ある日、パパになりました。
あ、なるほどこいつは誤解してるんだな、俺に女ができたと。いやでも、こんなに取り乱すか、普通?でも、誤解はしっかりと解かないとな・・・・・・、
「葵、言っておくが俺はまだ童貞で彼女なんていないからな?」
と俺の言葉を聞くと同時に葵の体がピタリと止まった。おっ、効果有りかな?
「えっ、じゃあ、誰の子になるの?」
「えっと、俺の娘なんだけど、まあ、養子みたいな感じな訳で・・・・・・」
そうして、俺は葵に咲が家にいた事情をすべて説明することになった。
「そういう事なら、先に言ってよね。ついつい、私が人殺しになっちゃうところだったじゃない」
うん、それは大変だな・・・・・・これから、俺がしっかりと止めてやらないとなどと考えていた時に何故か知らないが少しだけ嫌な予感がして咲の方を見るとやはり悪い予感とは当たるもので咲は部屋の隅で膝を抱えてガタガタと震えていた。それを見て俺はハッとまた悟る。咲には葵が虐待をしていた母親と被ったのかもしれない。

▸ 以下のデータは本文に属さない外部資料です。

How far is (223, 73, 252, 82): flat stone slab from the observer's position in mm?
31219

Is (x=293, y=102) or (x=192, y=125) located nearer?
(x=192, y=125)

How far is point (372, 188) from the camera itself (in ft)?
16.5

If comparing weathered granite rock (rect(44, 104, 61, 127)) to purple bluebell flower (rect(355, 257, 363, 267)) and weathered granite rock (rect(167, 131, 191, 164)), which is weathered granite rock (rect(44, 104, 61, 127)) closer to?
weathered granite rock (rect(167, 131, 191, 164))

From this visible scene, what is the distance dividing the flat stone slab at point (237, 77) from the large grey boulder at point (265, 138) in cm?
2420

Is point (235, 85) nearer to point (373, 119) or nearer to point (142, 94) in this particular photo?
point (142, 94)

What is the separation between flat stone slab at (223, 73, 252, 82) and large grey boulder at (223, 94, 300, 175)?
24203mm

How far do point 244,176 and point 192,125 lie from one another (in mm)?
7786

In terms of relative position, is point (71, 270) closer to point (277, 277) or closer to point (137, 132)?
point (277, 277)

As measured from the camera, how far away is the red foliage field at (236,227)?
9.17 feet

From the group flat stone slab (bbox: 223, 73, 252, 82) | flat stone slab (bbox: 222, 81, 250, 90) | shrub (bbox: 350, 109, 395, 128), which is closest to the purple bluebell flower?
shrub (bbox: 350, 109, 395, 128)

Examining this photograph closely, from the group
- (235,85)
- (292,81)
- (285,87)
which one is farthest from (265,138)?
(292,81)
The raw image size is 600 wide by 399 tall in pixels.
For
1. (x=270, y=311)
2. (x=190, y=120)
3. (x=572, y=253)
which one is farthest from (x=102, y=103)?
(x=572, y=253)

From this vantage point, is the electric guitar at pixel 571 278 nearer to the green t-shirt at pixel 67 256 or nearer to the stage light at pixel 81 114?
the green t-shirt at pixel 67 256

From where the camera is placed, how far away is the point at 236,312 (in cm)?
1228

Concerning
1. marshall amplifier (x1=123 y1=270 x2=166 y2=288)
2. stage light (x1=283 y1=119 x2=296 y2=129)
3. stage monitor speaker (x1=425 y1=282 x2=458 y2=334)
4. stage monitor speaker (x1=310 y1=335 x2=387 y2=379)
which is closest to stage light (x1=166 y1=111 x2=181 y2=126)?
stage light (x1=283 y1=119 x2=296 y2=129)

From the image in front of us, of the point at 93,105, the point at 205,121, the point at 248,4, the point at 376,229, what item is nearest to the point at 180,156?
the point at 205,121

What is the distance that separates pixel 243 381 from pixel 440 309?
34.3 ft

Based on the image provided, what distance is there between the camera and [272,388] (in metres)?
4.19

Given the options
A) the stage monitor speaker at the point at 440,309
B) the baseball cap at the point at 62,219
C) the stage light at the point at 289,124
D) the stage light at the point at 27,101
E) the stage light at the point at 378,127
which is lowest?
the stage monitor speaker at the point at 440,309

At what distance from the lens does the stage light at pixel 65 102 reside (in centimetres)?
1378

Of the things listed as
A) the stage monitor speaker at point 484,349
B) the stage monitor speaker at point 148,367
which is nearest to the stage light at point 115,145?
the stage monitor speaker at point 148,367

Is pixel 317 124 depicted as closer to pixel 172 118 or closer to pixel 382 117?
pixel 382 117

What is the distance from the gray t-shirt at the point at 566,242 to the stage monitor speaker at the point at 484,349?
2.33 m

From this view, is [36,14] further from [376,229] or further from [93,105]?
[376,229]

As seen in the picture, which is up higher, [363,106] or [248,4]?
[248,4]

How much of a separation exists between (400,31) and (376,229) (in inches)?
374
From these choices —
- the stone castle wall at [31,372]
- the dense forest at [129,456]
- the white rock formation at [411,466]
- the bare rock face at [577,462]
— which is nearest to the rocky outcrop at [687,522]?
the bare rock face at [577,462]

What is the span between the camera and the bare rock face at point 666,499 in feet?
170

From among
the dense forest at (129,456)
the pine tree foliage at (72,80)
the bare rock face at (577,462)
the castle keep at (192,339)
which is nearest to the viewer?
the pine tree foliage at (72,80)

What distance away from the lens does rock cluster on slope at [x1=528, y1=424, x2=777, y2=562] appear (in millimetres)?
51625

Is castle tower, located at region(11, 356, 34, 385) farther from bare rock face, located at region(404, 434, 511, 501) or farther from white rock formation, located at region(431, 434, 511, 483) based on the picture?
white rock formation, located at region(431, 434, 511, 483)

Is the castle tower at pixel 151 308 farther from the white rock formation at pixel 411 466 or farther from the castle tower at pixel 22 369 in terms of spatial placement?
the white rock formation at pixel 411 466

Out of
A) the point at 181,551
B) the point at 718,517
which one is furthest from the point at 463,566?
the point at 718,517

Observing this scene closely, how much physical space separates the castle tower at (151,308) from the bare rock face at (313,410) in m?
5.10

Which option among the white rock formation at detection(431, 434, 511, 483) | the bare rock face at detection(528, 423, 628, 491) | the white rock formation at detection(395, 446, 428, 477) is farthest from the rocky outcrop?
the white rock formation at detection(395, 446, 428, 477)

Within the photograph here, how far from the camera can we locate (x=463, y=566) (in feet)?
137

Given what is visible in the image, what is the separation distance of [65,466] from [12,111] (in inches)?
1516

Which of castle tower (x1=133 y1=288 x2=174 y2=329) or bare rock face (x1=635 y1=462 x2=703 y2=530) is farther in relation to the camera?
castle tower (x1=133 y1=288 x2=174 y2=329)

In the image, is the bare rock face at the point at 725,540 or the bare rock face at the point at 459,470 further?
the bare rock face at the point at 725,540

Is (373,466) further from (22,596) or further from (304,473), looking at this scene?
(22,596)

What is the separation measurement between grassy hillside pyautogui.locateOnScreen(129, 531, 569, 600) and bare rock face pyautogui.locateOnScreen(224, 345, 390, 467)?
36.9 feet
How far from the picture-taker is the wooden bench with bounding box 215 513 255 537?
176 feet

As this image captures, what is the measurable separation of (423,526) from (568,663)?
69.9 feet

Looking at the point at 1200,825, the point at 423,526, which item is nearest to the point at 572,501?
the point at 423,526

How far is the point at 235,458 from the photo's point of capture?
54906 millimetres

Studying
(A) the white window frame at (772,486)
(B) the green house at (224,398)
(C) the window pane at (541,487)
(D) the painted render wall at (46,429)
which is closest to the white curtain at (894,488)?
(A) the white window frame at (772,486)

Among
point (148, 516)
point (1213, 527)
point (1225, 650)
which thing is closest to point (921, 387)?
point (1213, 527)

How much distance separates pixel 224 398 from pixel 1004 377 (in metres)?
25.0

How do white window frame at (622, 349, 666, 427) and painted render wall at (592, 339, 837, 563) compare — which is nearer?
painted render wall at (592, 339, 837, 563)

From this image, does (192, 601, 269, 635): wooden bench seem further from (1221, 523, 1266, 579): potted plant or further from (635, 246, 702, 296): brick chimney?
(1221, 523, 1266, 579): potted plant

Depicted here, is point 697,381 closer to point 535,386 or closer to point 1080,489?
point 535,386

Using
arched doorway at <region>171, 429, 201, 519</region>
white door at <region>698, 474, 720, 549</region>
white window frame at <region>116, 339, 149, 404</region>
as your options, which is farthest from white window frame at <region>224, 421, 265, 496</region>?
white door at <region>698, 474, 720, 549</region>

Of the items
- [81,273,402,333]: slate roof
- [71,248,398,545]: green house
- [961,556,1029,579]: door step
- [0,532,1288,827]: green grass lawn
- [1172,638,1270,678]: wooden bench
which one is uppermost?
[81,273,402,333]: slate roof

「おい、葵。咲が怖がってるじゃないか!!その物騒なものしまうか捨てるかどうにかしてくれ!!」
俺が少し強い口調で言うと葵は
「わかった・・・・・・」
と、渋々とまたどこかにしまう。そして、俺は咲の方に駆け寄り、頭を撫でながら、
「怖い思いさせてごめんな、咲。あいつ、葵にはしっかりと言っておくから、怖がらなくていいからな。それに、ここには俺がいるから」
と言っていると後ろから、
「・・・・・・ごめんなさい、咲ちゃん・・・・・・私のせいで・・・・・・」
今にも泣き出しそうな顔で落ち込んだ葵は咲に謝る。
「・・・・・・これからは・・・・・・しないで下さい・・・・・・」
と咲は葵から顔を背けて途切れ途切れに一言だけ言って俺に抱きついてきた。俺は咲をしっかりと受け止め、抱きしめ返しながら「よしよし、怖かったな」と頭を撫でていると、後ろから、
「いいなー私でさえされたことないのに・・・・・・」
と葵らしからぬ声が聞こえてきたような気がするが聞いていないふりをする。それに、今の状況は傍から見たら、いや俺個人の視点から見ると中々カオスな状況なので話題を変えることにしよう。
「そういえば、葵。今日は何しに来たんだ?」
俺は葵が家に来ていることに気付いてからずっと気になっていたことを聞くことにした。
「今日は、シャワーを借りに来ただけだよ。浴びたら帰ろうと思ってたんだけど、お兄ちゃんが帰ってきたから・・・・・・」
「ん、そうか。で、時間とかは大丈夫か?」
俺はテレビの後ろの壁にかけてある時計を見ながら葵に聞いてみる。それを聞いて葵はエッ!と言いながら俺が見ている時計を見る。時刻は既に8時半を今にも過ぎようとしていた。
「ゲッ!やば・・・早くいえに帰らなきゃ!!」
と慌てて帰る支度を始める。
そして支度が終わり、家を出ようと葵がドアノブに手をかけた時に、
「葵、ちょっと待って。途中まで送っていくよ」
俺は葵を引き止めながら、近くに脱いでそのままにしていたコートに手を伸ばした時、玄関の方から、
「ううん、今夜は咲ちゃんといてあげて、私は大丈夫だから」
ん、そうか、よく意味は分からんが――ここは、葵に甘えさせてもらうとするか・・・・・・。
「そうか、じゃあ、気をつけて帰れよ」
俺がそう言うと、
「じゃあね、咲ちゃん、お兄ちゃん♡」
ん、何故か俺の時だけハートが付いていなかったか?まあ、いつもの事だけど。
「おう、気をつけてな」
「またね・・・・・・です」
その2人の言葉を背に聞きながら葵は家を出た。

少し歩いて優羽のアパートから離れた道で葵は立ち止まって、
「お兄ちゃんに娘か・・・・・・でも、咲ちゃん、可愛かったなぁ・・・・・・ふふ」
そう言ってまた歩き出した。その時の夜空は葵の心情を写したかのように晴天で星がキラキラと瞬いていた。